It’s been a long harvest season, and you’re ready to get your equipment ready for winter storage. But before you roll that equipment in for its winter nap, ensure your equipment inspection includes that critical component: the tires.
“As you are doing your final inspection before you move equipment into winter storage, take time to look at the tires closely,” says Scott Sloan, ag product manager, Titan and Goodyear Farm tires. “Just as you would inspect your equipment and repair any issues so the equipment is ready to go in the spring, tires need a close inspection as well to ensure they are ready to go in the spring and you address any issues before they become major headaches.”
‘Are there any abnormalities in the tire? Separations? Are there slices or cracks in the tire that need closer inspection by a tire dealer? Have you closely inspected that one tire that continually needed air added during the season?’ Asking these questions is an important step in determining the health of equipment tires. “I’d also recommend getting your local tire dealer out to walk around with you. A second set of eyes might catch something you can take care of in the off-season and before you are pressed for time in the spring,” Sloan says.
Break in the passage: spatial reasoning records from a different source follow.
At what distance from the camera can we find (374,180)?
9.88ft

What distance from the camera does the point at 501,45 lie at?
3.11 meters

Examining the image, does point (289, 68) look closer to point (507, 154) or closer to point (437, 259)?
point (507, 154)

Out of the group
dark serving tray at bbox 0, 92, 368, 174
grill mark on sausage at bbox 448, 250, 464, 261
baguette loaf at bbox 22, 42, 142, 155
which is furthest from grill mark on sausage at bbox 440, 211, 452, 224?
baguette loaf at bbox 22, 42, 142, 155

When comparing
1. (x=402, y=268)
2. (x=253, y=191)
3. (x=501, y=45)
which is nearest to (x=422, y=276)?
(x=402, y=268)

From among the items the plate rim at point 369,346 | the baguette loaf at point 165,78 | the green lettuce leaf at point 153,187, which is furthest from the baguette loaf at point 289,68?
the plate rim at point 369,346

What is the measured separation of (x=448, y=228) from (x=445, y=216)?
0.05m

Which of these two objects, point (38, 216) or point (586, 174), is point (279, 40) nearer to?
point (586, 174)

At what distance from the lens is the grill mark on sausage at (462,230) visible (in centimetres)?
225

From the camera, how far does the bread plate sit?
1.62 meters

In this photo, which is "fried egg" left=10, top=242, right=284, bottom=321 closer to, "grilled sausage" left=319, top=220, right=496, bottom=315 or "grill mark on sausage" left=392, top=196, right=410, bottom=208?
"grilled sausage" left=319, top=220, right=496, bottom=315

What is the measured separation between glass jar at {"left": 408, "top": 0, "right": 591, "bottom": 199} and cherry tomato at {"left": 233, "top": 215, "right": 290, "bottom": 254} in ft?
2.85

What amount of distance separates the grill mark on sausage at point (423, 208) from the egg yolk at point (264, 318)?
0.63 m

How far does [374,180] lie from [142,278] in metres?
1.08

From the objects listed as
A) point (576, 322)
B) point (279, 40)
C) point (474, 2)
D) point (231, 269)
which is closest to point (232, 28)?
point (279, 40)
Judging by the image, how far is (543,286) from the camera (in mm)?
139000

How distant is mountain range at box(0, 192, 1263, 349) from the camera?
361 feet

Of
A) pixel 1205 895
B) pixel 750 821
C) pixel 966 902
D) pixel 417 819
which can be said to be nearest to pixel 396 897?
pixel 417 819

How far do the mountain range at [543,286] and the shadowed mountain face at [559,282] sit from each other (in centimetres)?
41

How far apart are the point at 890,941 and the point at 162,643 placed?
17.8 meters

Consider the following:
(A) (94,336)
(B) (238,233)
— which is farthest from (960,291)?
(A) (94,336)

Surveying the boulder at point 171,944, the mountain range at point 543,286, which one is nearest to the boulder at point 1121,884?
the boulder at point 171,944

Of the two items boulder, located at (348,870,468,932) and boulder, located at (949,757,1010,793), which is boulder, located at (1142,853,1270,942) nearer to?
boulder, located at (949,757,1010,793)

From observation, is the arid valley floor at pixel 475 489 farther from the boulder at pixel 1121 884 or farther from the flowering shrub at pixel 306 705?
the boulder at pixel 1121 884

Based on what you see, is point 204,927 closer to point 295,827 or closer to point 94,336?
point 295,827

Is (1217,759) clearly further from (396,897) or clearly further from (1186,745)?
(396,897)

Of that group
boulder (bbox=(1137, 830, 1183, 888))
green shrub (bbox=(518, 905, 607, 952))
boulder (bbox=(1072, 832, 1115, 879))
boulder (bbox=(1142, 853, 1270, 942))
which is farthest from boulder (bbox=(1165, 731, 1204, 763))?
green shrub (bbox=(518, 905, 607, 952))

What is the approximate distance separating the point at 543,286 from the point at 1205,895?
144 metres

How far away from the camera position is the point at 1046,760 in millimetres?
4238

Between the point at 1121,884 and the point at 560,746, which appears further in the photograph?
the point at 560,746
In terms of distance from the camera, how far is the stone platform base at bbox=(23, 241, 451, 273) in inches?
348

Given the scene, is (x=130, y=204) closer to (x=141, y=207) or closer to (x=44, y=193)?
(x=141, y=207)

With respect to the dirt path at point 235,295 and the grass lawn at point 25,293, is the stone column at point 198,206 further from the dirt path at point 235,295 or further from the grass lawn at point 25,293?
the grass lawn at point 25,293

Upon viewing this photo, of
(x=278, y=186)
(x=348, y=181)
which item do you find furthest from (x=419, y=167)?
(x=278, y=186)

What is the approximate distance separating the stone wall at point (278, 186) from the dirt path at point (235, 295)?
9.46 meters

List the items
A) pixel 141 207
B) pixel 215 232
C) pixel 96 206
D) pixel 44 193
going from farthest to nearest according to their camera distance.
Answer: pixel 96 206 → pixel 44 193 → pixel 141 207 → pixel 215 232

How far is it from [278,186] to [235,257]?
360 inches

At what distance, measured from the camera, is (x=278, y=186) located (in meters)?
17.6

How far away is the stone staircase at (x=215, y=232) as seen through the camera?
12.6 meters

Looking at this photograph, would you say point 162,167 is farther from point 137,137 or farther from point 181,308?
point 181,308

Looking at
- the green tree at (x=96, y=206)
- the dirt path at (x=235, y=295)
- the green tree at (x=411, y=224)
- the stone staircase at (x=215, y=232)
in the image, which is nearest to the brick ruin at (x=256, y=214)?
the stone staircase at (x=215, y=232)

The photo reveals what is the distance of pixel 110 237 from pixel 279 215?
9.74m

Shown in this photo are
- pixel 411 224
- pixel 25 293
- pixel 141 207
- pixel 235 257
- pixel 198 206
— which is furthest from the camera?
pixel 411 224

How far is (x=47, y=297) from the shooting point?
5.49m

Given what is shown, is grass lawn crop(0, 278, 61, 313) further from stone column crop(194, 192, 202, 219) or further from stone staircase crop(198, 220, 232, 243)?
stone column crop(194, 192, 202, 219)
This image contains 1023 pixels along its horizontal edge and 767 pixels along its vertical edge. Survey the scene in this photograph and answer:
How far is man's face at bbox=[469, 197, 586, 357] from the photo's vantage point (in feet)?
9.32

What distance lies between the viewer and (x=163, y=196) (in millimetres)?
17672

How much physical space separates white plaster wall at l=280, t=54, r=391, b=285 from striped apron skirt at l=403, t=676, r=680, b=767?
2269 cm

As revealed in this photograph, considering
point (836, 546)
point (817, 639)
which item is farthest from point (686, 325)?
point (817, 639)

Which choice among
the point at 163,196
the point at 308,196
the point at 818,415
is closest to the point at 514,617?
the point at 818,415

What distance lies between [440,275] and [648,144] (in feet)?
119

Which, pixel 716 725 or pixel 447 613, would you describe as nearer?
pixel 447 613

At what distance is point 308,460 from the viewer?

A best-case scenario for implements is to take the weight off the tires by putting the equipment on jacks. “That’s not always possible, but it’s a great way to get the most out of your tires,” Sloan says.
Sloan warns producers that exposure to the weather, more specifically sunlight and ozone, can subject tires to premature damage. And that damage isn’t limited to equipment being stored outside. “Producers who are storing equipment in heated sheds, especially with electric heating systems, can experience damage from the ozone produced by the heaters,” Sloan says. “And if you are welding nearby stored equipment the same damage can occur.”
Sloan recommends that tires should be covered where practical. “It’s not always possible, but any time you can put covers over the tires it helps reduce the damage the sun and ozone causes,” he says.
And to take pressure off the tires, Sloan recommends reducing tire pressure prior to storage. “It’s best to have the tires at the lower end of the inflation range if practical,” he says.